Please lay out every line of the items below as a numbered list, leaving out blank lines and the pictures.

....................

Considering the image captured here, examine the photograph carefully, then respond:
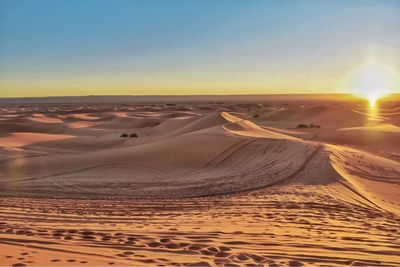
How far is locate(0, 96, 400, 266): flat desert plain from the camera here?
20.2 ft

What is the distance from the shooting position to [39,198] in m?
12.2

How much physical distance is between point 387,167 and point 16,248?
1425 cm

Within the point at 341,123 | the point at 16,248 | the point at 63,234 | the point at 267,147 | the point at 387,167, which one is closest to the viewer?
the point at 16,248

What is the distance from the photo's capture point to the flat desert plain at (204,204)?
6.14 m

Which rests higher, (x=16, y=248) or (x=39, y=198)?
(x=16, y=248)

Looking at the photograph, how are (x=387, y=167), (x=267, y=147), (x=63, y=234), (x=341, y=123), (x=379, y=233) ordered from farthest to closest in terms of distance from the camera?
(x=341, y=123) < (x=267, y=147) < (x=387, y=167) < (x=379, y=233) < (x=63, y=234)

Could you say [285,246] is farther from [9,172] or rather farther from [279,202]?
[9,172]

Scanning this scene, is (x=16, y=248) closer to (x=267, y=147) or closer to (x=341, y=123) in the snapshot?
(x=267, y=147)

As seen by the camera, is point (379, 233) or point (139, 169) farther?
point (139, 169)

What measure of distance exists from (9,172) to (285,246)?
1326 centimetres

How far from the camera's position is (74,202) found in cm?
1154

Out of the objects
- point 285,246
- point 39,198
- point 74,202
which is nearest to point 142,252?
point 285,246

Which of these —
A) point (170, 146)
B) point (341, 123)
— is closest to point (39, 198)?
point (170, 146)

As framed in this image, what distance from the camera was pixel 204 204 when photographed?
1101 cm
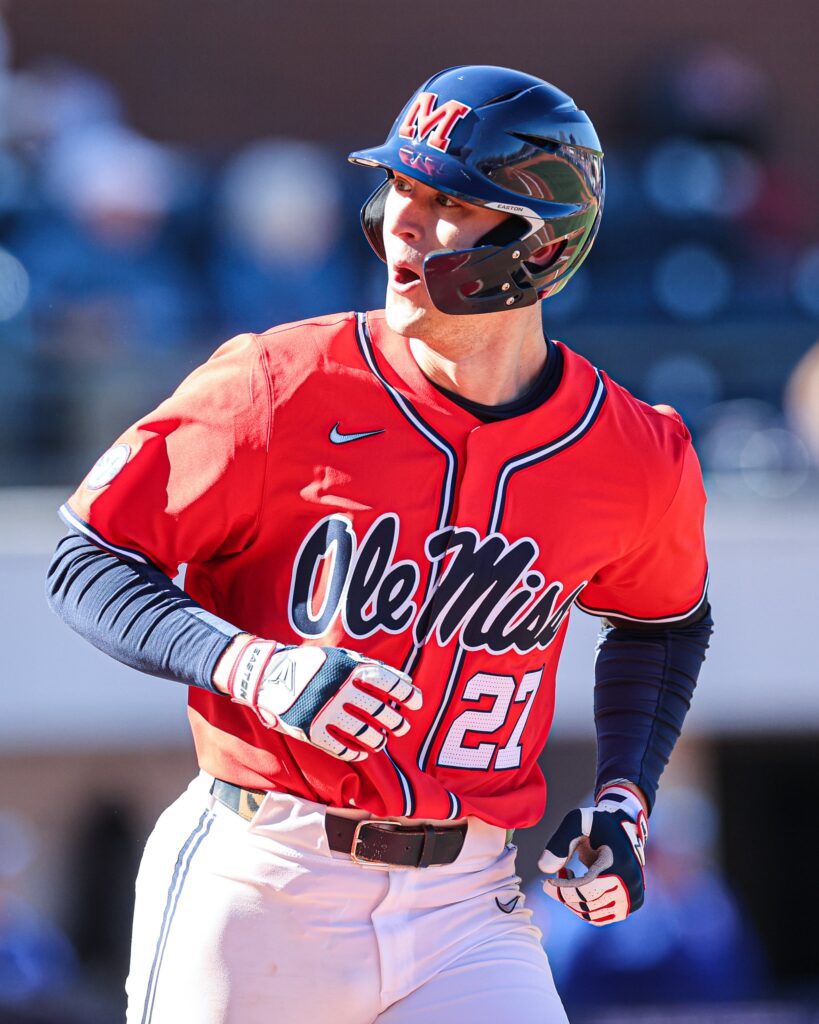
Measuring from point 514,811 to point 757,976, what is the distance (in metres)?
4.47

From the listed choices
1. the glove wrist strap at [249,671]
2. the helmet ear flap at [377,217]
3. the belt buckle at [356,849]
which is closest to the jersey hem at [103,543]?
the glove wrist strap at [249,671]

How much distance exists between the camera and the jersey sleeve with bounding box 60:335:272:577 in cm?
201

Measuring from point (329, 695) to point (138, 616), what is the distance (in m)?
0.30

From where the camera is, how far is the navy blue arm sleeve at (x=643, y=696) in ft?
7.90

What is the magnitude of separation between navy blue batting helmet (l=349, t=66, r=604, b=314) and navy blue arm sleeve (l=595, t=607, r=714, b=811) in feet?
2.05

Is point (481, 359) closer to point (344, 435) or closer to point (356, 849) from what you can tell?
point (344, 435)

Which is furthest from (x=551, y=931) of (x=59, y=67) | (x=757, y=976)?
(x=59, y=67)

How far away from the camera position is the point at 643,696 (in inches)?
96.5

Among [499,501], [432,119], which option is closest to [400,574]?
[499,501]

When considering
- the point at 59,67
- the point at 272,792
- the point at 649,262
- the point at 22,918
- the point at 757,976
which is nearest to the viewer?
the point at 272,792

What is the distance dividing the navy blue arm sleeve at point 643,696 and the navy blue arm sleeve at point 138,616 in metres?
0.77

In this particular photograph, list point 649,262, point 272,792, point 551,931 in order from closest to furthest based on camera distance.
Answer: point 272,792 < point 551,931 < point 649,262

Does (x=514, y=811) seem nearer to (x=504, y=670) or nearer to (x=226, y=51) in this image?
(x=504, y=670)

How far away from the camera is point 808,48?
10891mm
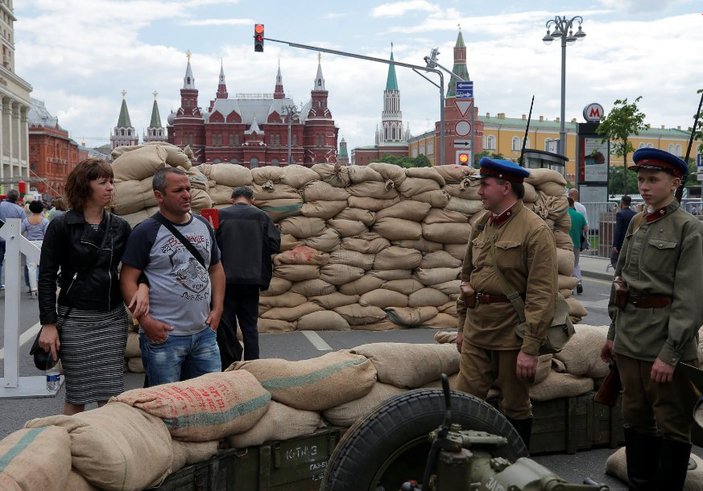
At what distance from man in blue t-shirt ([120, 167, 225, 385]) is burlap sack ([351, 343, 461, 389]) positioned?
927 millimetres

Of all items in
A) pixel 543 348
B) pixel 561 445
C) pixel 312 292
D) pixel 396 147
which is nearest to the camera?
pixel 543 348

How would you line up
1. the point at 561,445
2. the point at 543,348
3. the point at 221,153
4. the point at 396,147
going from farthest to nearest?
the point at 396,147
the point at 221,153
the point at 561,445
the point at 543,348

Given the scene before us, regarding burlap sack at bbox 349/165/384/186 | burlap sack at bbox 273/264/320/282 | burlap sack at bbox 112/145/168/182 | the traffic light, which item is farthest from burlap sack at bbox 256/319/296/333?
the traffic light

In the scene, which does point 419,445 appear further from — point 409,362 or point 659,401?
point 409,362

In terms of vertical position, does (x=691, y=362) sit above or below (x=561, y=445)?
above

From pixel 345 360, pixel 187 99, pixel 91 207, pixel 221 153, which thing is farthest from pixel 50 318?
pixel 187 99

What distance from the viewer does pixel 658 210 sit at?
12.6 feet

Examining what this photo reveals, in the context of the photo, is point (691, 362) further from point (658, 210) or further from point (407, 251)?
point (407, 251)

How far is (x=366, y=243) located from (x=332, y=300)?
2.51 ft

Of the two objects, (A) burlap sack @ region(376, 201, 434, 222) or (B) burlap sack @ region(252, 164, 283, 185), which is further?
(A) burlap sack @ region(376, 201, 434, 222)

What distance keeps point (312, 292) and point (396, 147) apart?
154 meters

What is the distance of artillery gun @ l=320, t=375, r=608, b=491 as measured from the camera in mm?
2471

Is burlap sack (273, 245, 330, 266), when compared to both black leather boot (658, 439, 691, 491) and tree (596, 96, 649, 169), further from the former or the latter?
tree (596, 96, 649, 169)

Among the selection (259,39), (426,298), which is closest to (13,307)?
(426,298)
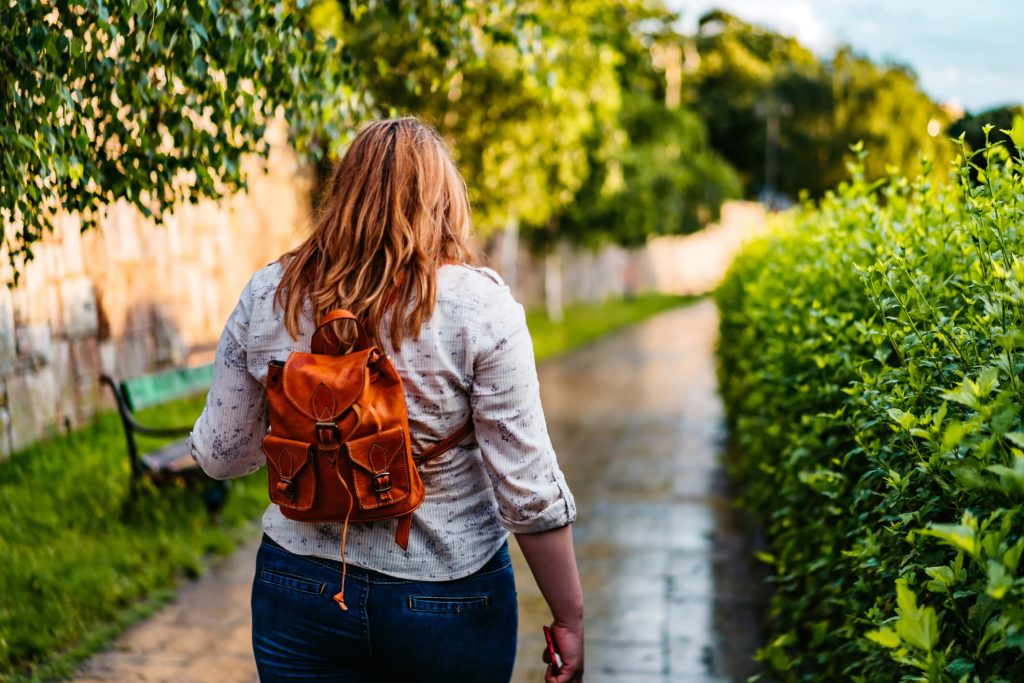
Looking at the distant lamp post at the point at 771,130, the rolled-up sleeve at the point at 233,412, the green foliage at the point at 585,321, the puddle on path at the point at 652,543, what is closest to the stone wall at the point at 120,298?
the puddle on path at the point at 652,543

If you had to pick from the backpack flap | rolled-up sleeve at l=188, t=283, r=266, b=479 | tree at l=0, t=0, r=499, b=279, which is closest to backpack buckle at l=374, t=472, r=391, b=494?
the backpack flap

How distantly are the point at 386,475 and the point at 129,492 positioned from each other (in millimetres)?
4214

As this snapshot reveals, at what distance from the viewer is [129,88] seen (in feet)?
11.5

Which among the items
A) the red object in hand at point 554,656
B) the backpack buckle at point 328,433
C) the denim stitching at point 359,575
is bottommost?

....................

**Response**
1. Considering the image captured here, examine the photograph carefully, then respond:
2. How far is locate(0, 96, 400, 266): flat desert plain from the camera here?
3. 20.2 ft
4. What is the distance from the shooting position to [39,198] in m?
5. 12.2
6. How much physical distance is between point 387,167 and point 16,248?
7. 1425 cm
8. Within the point at 341,123 | the point at 16,248 | the point at 63,234 | the point at 267,147 | the point at 387,167, which one is closest to the viewer?
9. the point at 16,248
10. What is the distance from the photo's capture point to the flat desert plain at (204,204)?
11. 6.14 m
12. Which rests higher, (x=16, y=248) or (x=39, y=198)?
13. (x=16, y=248)
14. Looking at the photograph, how are (x=387, y=167), (x=267, y=147), (x=63, y=234), (x=341, y=123), (x=379, y=233) ordered from farthest to closest in terms of distance from the camera?
15. (x=341, y=123) < (x=267, y=147) < (x=387, y=167) < (x=379, y=233) < (x=63, y=234)
16. Could you say [285,246] is farther from [9,172] or rather farther from [279,202]?
17. [9,172]
18. Scanning this scene, is (x=16, y=248) closer to (x=267, y=147) or closer to (x=341, y=123) in the snapshot?
19. (x=267, y=147)
20. As seen by the camera, is point (379, 233) or point (139, 169) farther?
21. point (139, 169)
22. What measure of distance exists from (9,172) to (285,246)?
23. 1326 centimetres
24. How far from the camera's position is (74,202) found in cm?
25. 1154
26. Out of the objects
27. - point 285,246
28. - point 39,198
29. - point 74,202
30. which is nearest to point 142,252?
31. point 285,246
32. Which of these —
33. A) point (170, 146)
34. B) point (341, 123)
35. — is closest to point (39, 198)?
36. point (170, 146)
37. As framed in this image, what distance from the camera was pixel 204 204 when photographed?
38. 1101 cm
39. Measuring from point 514,811 to point 757,976, what is the distance (in metres)?
40. 4.47
41. From the listed choices
42. 1. the glove wrist strap at [249,671]
43. 2. the helmet ear flap at [377,217]
44. 3. the belt buckle at [356,849]
45. which is closest to the jersey hem at [103,543]?
46. the glove wrist strap at [249,671]
47. How much distance exists between the camera and the jersey sleeve with bounding box 60:335:272:577 in cm?
48. 201
49. Measuring from point (329, 695) to point (138, 616), what is the distance (in m)?
50. 0.30
51. From where the camera is, how far is the navy blue arm sleeve at (x=643, y=696) in ft?
52. 7.90
53. What is the magnitude of separation between navy blue batting helmet (l=349, t=66, r=604, b=314) and navy blue arm sleeve (l=595, t=607, r=714, b=811) in feet?
54. 2.05
55. Is point (481, 359) closer to point (344, 435) or closer to point (356, 849) from what you can tell?
56. point (344, 435)
57. Which is furthest from (x=551, y=931) of (x=59, y=67) | (x=757, y=976)?
58. (x=59, y=67)
59. How far away from the camera position is the point at 643,696 (in inches)?
60. 96.5
61. Among [499,501], [432,119], which option is closest to [400,574]?
62. [499,501]
63. When considering
64. - the point at 59,67
65. - the point at 272,792
66. - the point at 649,262
67. - the point at 22,918
68. - the point at 757,976
69. which is nearest to the viewer?
70. the point at 272,792
71. What is the distance dividing the navy blue arm sleeve at point 643,696 and the navy blue arm sleeve at point 138,616 in metres?
72. 0.77
73. In this particular photograph, list point 649,262, point 272,792, point 551,931 in order from closest to furthest based on camera distance.
74. Answer: point 272,792 < point 551,931 < point 649,262
75. Does (x=514, y=811) seem nearer to (x=504, y=670) or nearer to (x=226, y=51) in this image?
76. (x=504, y=670)
77. How far away from the camera is point 808,48?
78. 10891mm
79. At what distance from man in blue t-shirt ([120, 167, 225, 385]) is burlap sack ([351, 343, 461, 389]) positioned?
80. 927 millimetres
81. Of all items in
82. A) pixel 543 348
83. B) pixel 561 445
84. C) pixel 312 292
85. D) pixel 396 147
86. which is nearest to the camera?
87. pixel 543 348
88. How would you line up
89. 1. the point at 561,445
90. 2. the point at 543,348
91. 3. the point at 221,153
92. 4. the point at 396,147
93. going from farthest to nearest?
94. the point at 396,147
95. the point at 221,153
96. the point at 561,445
97. the point at 543,348
98. Given the scene before us, regarding burlap sack at bbox 349/165/384/186 | burlap sack at bbox 273/264/320/282 | burlap sack at bbox 112/145/168/182 | the traffic light, which item is farthest from burlap sack at bbox 256/319/296/333?
99. the traffic light
100. In the scene, which does point 419,445 appear further from — point 409,362 or point 659,401?
101. point 409,362
102. In terms of vertical position, does (x=691, y=362) sit above or below (x=561, y=445)?
103. above
104. From pixel 345 360, pixel 187 99, pixel 91 207, pixel 221 153, which thing is farthest from pixel 50 318?
105. pixel 187 99
106. What distance from the viewer does pixel 658 210 sit at?
107. 12.6 feet
108. Examining what this photo reveals, in the context of the photo, is point (691, 362) further from point (658, 210) or further from point (407, 251)?
109. point (407, 251)
110. How far is (x=366, y=243) located from (x=332, y=300)?
111. 2.51 ft
112. Of the two objects, (A) burlap sack @ region(376, 201, 434, 222) or (B) burlap sack @ region(252, 164, 283, 185), which is further?
113. (A) burlap sack @ region(376, 201, 434, 222)
114. What distance keeps point (312, 292) and point (396, 147) apart?
115. 154 meters
116. What is the distance of artillery gun @ l=320, t=375, r=608, b=491 as measured from the camera in mm?
117. 2471
118. Is burlap sack (273, 245, 330, 266), when compared to both black leather boot (658, 439, 691, 491) and tree (596, 96, 649, 169), further from the former or the latter?
119. tree (596, 96, 649, 169)
120. Among the selection (259,39), (426,298), which is closest to (13,307)?
121. (426,298)
122. Looking at the distant lamp post at the point at 771,130, the rolled-up sleeve at the point at 233,412, the green foliage at the point at 585,321, the puddle on path at the point at 652,543, what is closest to the stone wall at the point at 120,298?
123. the puddle on path at the point at 652,543
124. If you had to pick from the backpack flap | rolled-up sleeve at l=188, t=283, r=266, b=479 | tree at l=0, t=0, r=499, b=279, which is closest to backpack buckle at l=374, t=472, r=391, b=494?
125. the backpack flap
126. How distantly are the point at 386,475 and the point at 129,492 positioned from each other (in millimetres)?
127. 4214
128. As this snapshot reveals, at what distance from the viewer is [129,88] seen (in feet)?
129. 11.5
130. Which among the items
131. A) the red object in hand at point 554,656
132. B) the backpack buckle at point 328,433
133. C) the denim stitching at point 359,575
134. is bottommost?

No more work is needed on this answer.